The movie is all about the life and marriage of a fireman who seems to get all of the respect he could want in his job, but not nearly enough from his wife at home. You’ll find yourself laughing one moment and crying the next as you follow their journey from brokenness to healing.
Fireproof focuses on a few big issues that plague many marriages today but at the same time, covers the small issues that bring about the bigger problems. As I watched this film, I was challenged to examine my own life. I felt the major issues facing the main characters in the movie didn’t happen overnight and realized that the way I treat Jim today effects how our relationship will be five years from now.

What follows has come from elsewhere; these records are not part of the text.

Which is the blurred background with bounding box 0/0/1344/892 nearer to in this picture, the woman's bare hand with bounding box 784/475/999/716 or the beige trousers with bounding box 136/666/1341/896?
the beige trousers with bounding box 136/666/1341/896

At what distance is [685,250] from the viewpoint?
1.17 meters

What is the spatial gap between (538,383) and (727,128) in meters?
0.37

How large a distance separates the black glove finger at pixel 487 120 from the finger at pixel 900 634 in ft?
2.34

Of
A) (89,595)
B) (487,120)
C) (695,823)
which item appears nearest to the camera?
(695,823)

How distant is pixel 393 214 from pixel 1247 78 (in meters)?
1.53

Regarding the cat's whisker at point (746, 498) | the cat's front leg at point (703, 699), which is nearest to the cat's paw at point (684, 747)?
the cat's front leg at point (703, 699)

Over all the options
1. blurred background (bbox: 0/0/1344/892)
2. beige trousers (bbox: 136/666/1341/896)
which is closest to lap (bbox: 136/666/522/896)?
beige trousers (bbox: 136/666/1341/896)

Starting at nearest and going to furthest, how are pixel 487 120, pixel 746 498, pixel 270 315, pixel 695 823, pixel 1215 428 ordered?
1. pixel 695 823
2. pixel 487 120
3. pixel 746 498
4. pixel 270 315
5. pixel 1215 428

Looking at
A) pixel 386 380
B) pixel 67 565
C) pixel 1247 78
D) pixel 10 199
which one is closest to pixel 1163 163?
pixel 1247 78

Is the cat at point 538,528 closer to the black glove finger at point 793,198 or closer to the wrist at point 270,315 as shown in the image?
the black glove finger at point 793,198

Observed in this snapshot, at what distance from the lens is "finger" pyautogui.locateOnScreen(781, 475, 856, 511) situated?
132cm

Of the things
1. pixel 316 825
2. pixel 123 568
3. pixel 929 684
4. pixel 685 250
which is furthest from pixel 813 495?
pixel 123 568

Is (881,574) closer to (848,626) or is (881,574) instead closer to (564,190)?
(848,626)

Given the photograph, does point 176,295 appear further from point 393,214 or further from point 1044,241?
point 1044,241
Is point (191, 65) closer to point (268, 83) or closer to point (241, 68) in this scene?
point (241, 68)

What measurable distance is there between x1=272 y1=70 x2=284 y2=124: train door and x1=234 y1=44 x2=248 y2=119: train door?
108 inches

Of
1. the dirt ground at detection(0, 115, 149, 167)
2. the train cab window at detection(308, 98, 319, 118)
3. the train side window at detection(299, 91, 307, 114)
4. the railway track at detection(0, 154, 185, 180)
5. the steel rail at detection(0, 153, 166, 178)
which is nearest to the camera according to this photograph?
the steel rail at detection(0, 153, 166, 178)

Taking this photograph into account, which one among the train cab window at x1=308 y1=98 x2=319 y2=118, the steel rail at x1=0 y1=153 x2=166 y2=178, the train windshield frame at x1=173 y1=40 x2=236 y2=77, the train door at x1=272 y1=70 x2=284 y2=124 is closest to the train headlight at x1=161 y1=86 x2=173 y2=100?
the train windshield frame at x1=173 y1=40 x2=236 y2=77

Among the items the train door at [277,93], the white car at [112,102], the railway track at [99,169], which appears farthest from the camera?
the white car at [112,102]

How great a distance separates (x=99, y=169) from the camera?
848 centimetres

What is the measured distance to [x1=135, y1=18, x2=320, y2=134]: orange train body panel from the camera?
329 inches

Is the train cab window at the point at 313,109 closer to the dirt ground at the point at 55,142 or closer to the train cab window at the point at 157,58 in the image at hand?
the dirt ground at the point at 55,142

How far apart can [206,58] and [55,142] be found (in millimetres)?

One of the issues plaguing the characters in the movie is respect. They each feel their spouse doesn’t respect them as they should. The resentment they feel is so strong, it brings about bigger issues that they eventually have to deal with, reminding me that a good relationship starts with respect.
Also in the movie, the main character reads a book called “The Love Dare” causing him to examine how he treats his wife on a daily basis and challenging him to treat her with more thoughtfulness. Seeing this made me wonder, are we kind and thoughtful or do most of us go about our day only thinking of ourselves? Do we honor one another or do we spend most of our time arguing about the little things that nag at us until the argument becomes a big deal?
I just love a line from one of the songs in the movie that says “love is not a fight, but it’s something worth fighting for”. Oh how we need to be reminded of that! We need to look into our relationships and remind ourselves that this is important and definitely worth fighting for! We aren’t to be fighting one another, but rather fighting FOR one another. Remember, no one else can make our relationships better for us. That is something only we can do.